- _TEXT SEGMENT_

I want to connect with the oracle database from a perl script in solaris servier. Able to see DBI is installed but not DBD::Oracle in the current perl version 5.8.4. I dont have root acess and working on my home user id. Download the DBD-Oracle-1.50 and unzipped in the local directory where my perl script exists. I want to copy the DBD Oracle library files into a custom directory and run the script since i dont have root acess. When i read the install script in the DBD-Oracle-1.50 it's says for manuall install i need to run the below scripts . Since i dont have root access i want to copy the library modules into the local directory. Not sure how to tell these scripts to install it in the local directory where my perl script exists.
Does installing DBI and DBD in a custom directory under my user id makes it work properly. Do those modules require root access to work properly? To use DBD::Oracle does oracle needs to be installed in server. My Understanding Oracle driver DBD::Oracle should take care of it.

- _EXTRACTED ENTRIES_

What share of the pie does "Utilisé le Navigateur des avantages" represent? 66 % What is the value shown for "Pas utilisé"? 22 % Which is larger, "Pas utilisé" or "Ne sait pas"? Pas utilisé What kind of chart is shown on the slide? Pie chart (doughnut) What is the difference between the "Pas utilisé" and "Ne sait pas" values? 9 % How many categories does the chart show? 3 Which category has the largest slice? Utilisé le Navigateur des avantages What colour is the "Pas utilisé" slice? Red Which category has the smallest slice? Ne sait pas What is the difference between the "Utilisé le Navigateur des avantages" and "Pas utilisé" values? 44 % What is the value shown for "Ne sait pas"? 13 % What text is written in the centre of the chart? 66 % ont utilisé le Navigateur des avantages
--
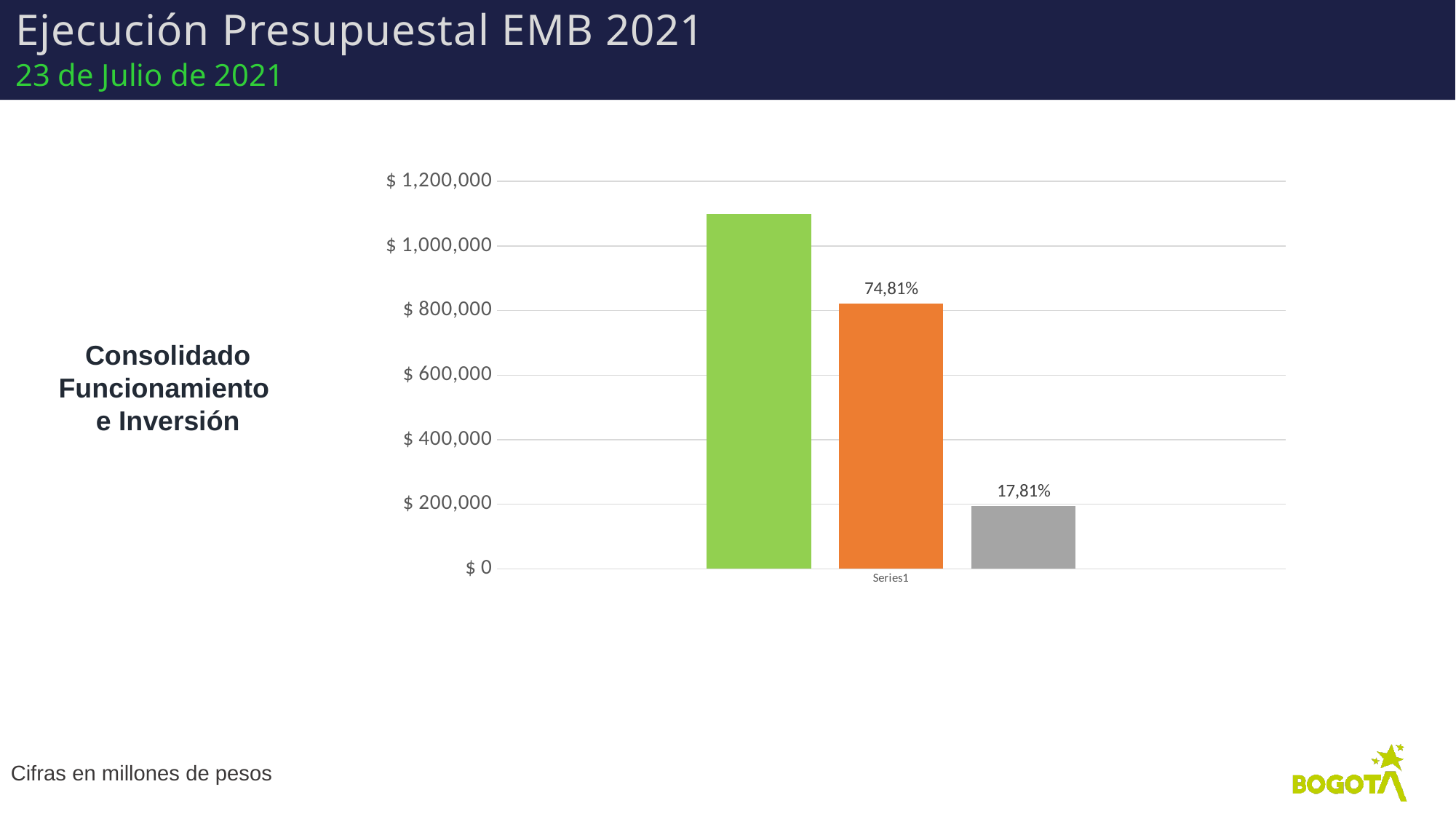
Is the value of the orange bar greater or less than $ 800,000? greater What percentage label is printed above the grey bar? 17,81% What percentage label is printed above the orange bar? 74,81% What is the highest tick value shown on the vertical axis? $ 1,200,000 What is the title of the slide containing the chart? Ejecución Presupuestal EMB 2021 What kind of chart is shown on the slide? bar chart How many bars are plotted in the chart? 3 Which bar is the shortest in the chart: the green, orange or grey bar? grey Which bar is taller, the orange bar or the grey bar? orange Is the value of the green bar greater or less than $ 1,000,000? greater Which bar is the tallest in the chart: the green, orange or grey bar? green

- _WHAT YOU NEED TO DO_
1 – Reproduce the part of the DBD::Oracle installation question that runs from "I want to connect" down to "it in the local directory where my perl script exists.", keeping every word unchanged.
2 – According to the DBD::Oracle installation question, why does the writer want to copy the DBD Oracle library files into a custom directory instead of installing them normally? Answer in one to three sentences.

- _ANSWERS FOR THIS EXERCISE_
1 –
I want to connect with the oracle database from a perl script in solaris servier. Able to see DBI is installed but not DBD::Oracle in the current perl version 5.8.4. I dont have root acess and working on my home user id. Download the DBD-Oracle-1.50 and unzipped in the local directory where my perl script exists. I want to copy the DBD Oracle library files into a custom directory and run the script since i dont have root acess. When i read the install script in the DBD-Oracle-1.50 it's says for manuall install i need to run the below scripts . Since i dont have root access i want to copy the library modules into the local directory. Not sure how to tell these scripts to install it in the local directory where my perl script exists.

2 – The writer doesn't have root access on the Solaris server and is working under a home user ID. So the plan is to copy the DBD Oracle library modules into the local directory where the Perl script is and run the script from there.